**Short descriptive text snippets:**
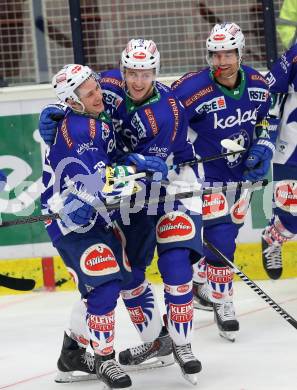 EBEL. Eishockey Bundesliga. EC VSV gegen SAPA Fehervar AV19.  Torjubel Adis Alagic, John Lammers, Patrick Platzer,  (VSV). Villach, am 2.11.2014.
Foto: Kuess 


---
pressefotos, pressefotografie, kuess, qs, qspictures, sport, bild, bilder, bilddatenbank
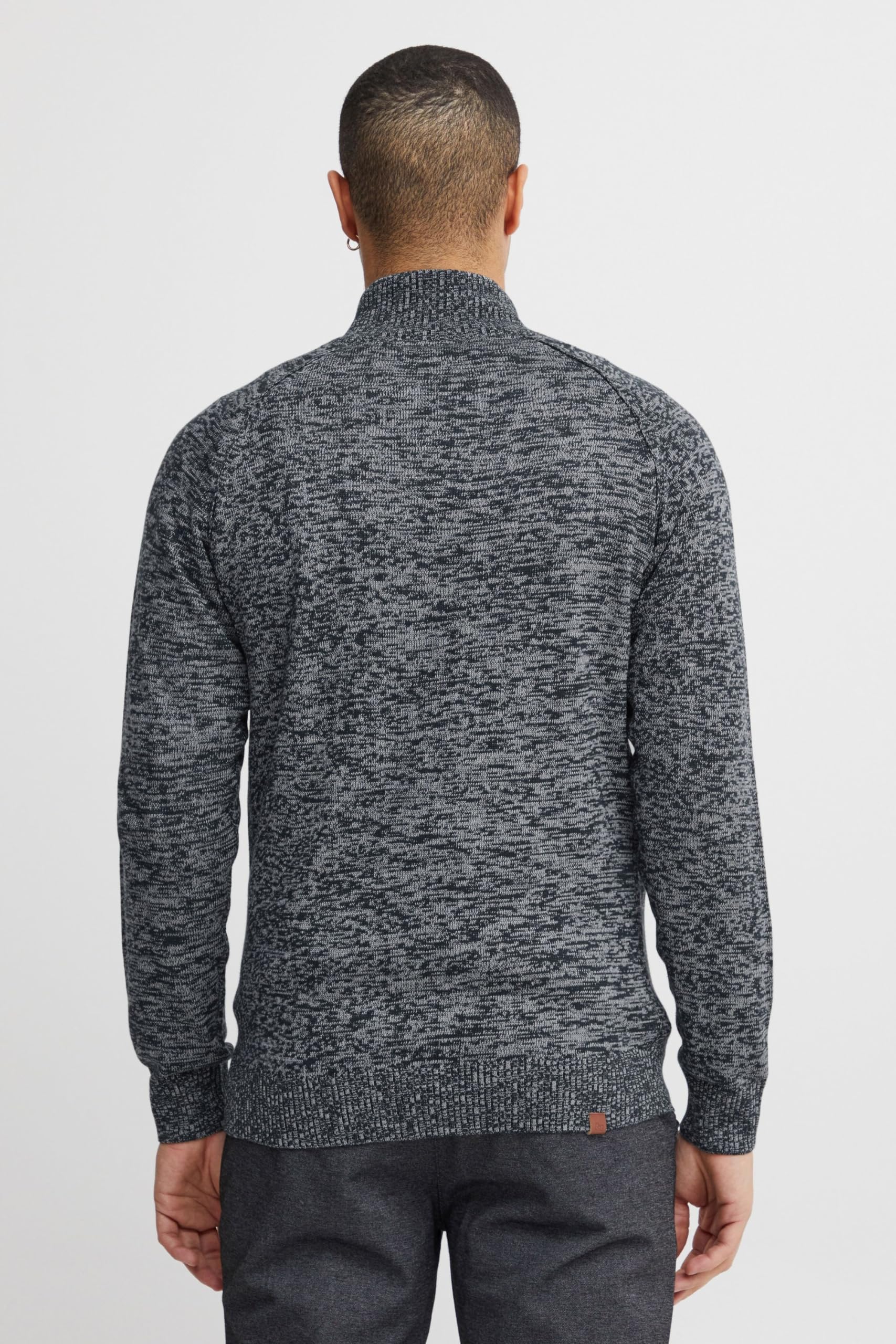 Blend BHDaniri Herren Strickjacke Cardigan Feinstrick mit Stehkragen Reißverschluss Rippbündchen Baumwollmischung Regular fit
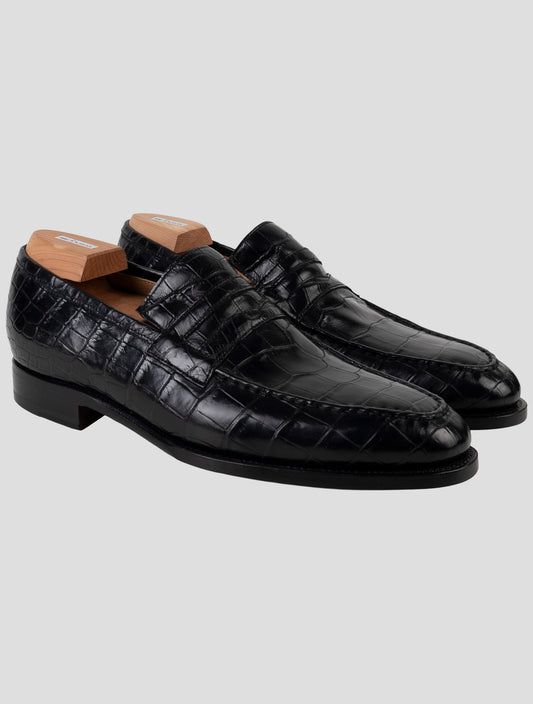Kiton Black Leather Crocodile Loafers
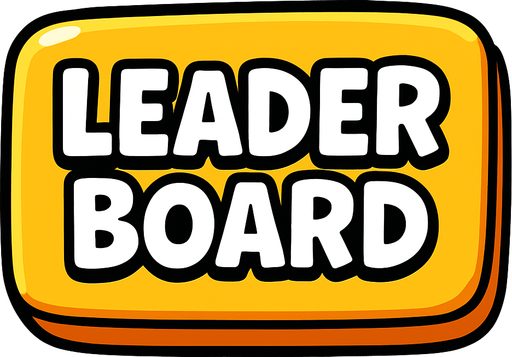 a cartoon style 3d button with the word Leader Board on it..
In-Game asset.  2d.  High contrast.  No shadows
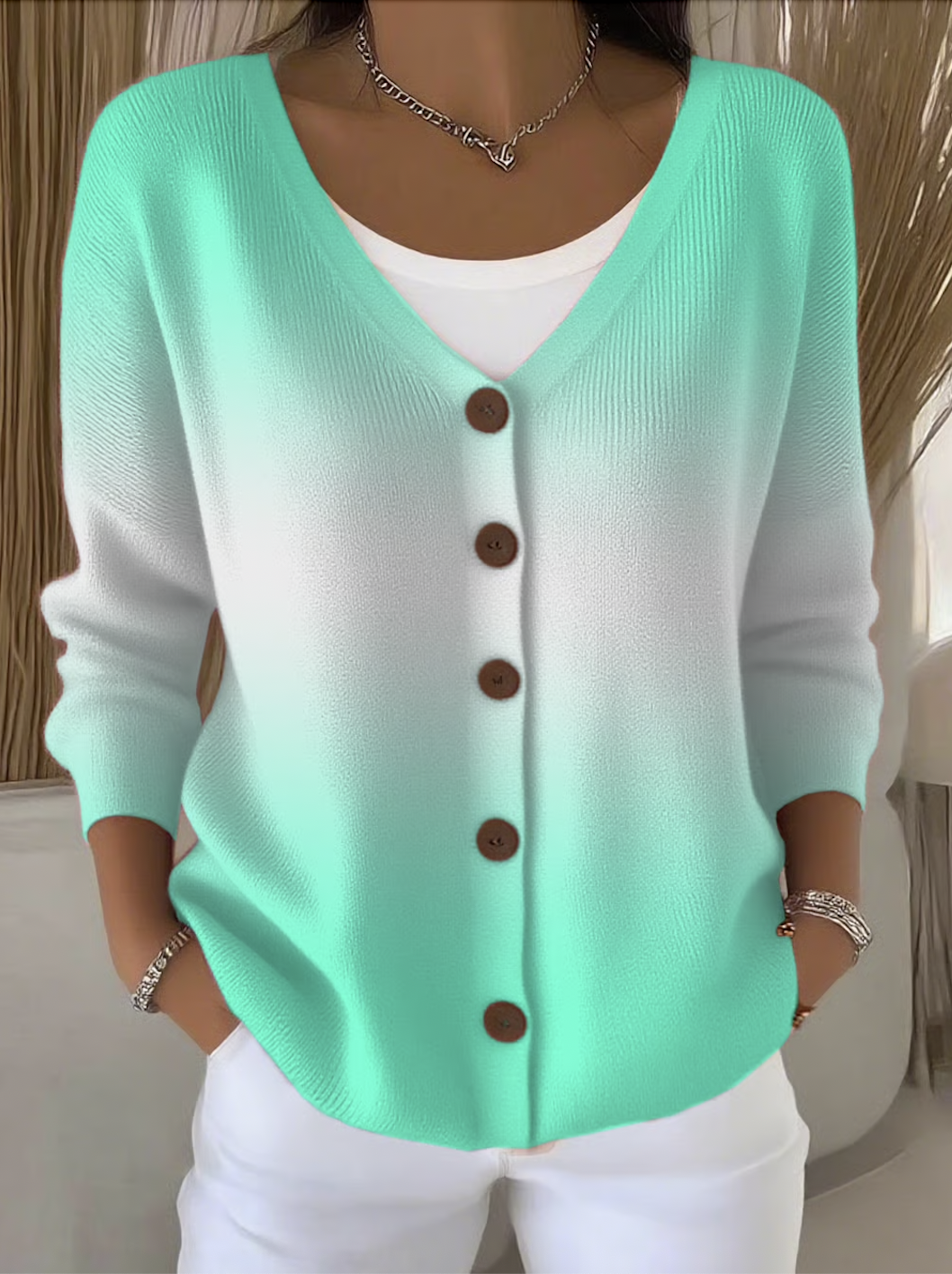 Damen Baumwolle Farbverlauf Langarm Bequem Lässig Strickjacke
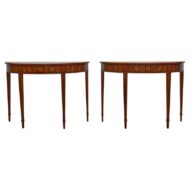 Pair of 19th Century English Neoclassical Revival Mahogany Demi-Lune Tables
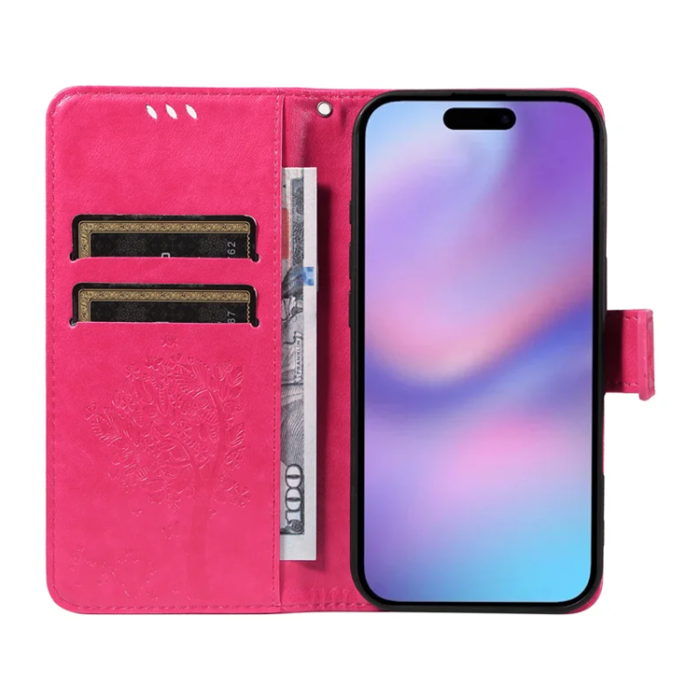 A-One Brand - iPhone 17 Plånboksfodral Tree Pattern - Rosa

**PROMPT:** Please write out all the data again word for word, but not the pictures.

**PROBLEM SOLUTION:**
 EBEL. Eishockey Bundesliga. EC VSV gegen SAPA Fehervar AV19.  Torjubel Adis Alagic, John Lammers, Patrick Platzer,  (VSV). Villach, am 2.11.2014.
Foto: Kuess 


---
pressefotos, pressefotografie, kuess, qs, qspictures, sport, bild, bilder, bilddatenbank
 Blend BHDaniri Herren Strickjacke Cardigan Feinstrick mit Stehkragen Reißverschluss Rippbündchen Baumwollmischung Regular fit
Kiton Black Leather Crocodile Loafers
 a cartoon style 3d button with the word Leader Board on it..
In-Game asset.  2d.  High contrast.  No shadows
 Damen Baumwolle Farbverlauf Langarm Bequem Lässig Strickjacke
 Pair of 19th Century English Neoclassical Revival Mahogany Demi-Lune Tables
 A-One Brand - iPhone 17 Plånboksfodral Tree Pattern - Rosa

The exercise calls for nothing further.